Moisture Sorption Isotherm and Isosteric Heat of Sorption Characteristics of PVP-CMC Hydrogel Film: A Useful Food Packaging Material

  • Nabanita SahaEmail author
  • Madhusweta Das
  • Dipali S. Shinde
  • Antonin Minařík
  • Petr Saha
Reference work entry
Part of the Polymers and Polymeric Composites: A Reference Series book series (POPOC)

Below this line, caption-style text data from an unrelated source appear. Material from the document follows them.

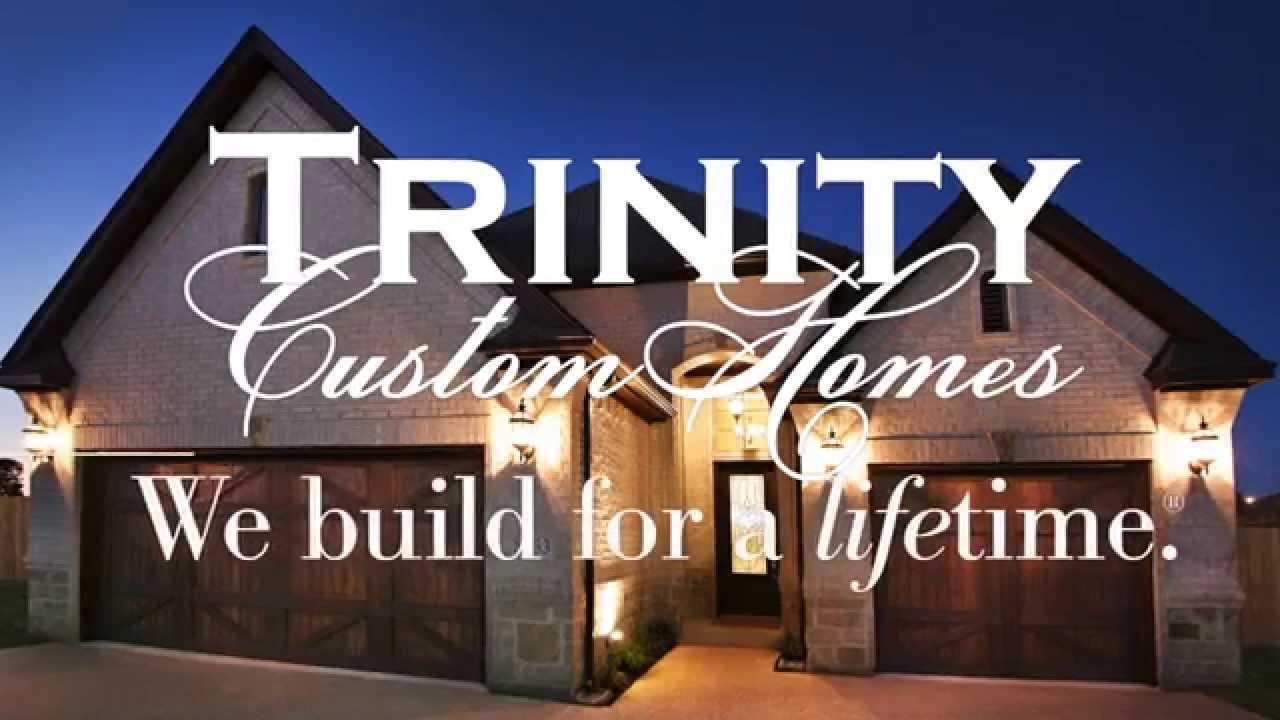 Trinity Custom Homes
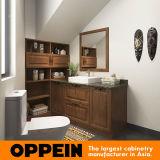 [2017نو] تصميم أثاث لازم حديثة بيتيّة يعيش غرفة أثاث لازم يثبت لأنّ دار ([أب17-فيلّ01])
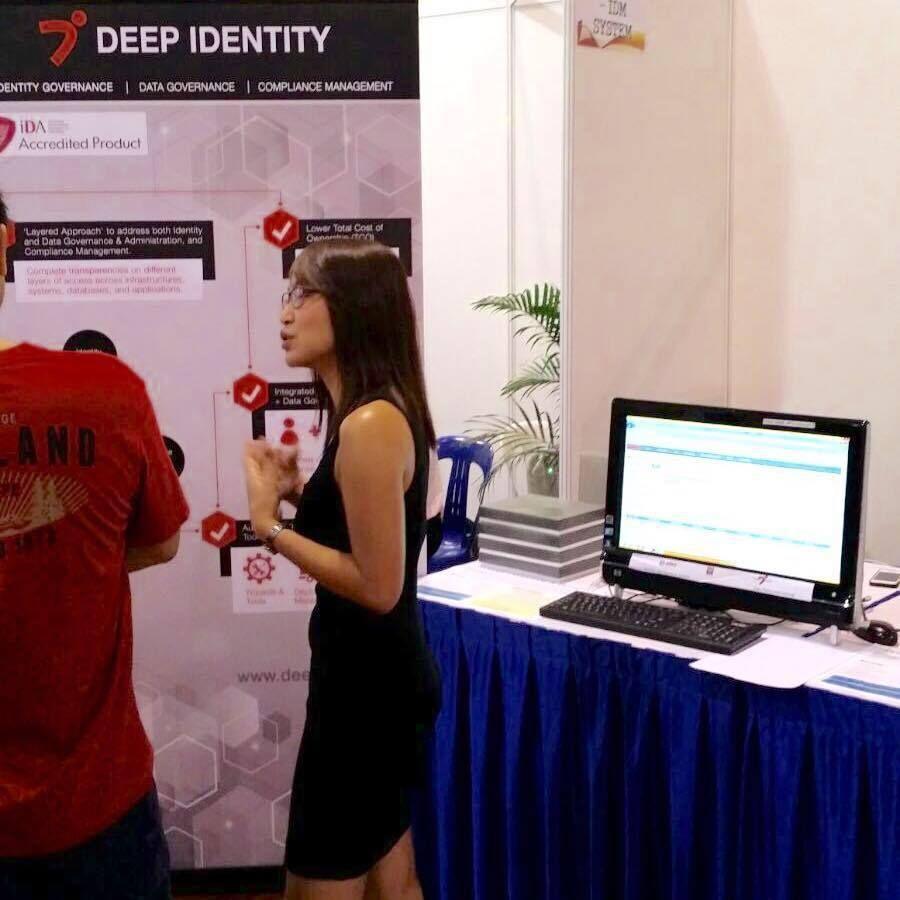 Dating meetup singapore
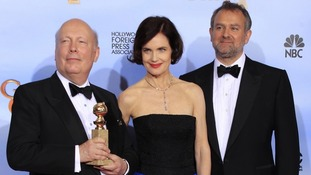 Julian Fellows (left) with actors Elizabeth McGovern and Hugh Bonneville.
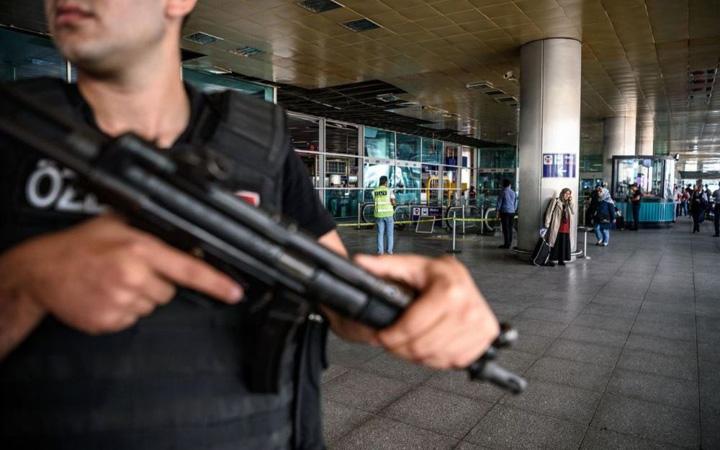 turcia turism1 Turcia: turism ISIS all inclusive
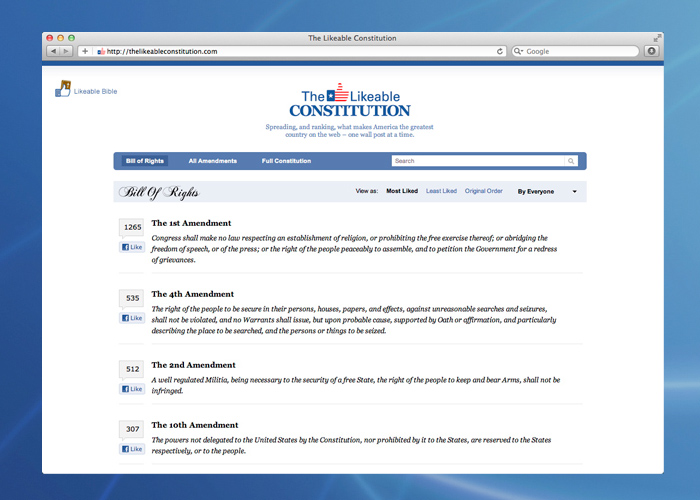 Visit  TheLikeableConstitution.com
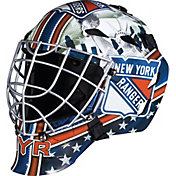 Franklin New York Rangers Mini Goalie Helmet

Hydrogels are polymeric materials possessing a three-dimensional network structure and can absorb a large quantity of liquid water. Recently, hydrogel-based polymeric materials are being focused and encouraged as they are breathable and maintain the shelf life of fresh fruit and vegetables. A hydrogel film was prepared using synthetic polymer, polyvinylpyrrolidone (PVP), and biopolymer, carboxymethyl cellulose (CMC) and agar, along with polyethylene glycol and glycerol as plasticizer to create a breathable and biodegradable film termed as “PVP-CMC” hydrogel film. In general, hydrogel film provides poor but composition- and structure-dependent moisture resistance in normal atmosphere. Further, interaction among the plasticized ingredients, which are dependent on its ultimate moisture content, controls the physical and mechanical properties of the film. Therefore, it is important to know moisture sorption characteristics of each hydrogel film. The “PVP-CMC” hydrogel film exhibited a tendency to adsorb/desorb moisture depending on environmental relative humidity and temperature during storage. Hence, the general features and the equilibrium relationship between moisture contents of “PVP-CMC” hydrogel film at different temperatures (25, 35, 45 and 55 °C) and relative humidities (≈ 10–90%) of the environment in which the film generally resides, i.e., moisture sorption isotherm (MSI), will be discussed in this chapter. The isosteric heat of sorption at different moisture contents of “PVP-CMC” hydrogel film will also be discussed.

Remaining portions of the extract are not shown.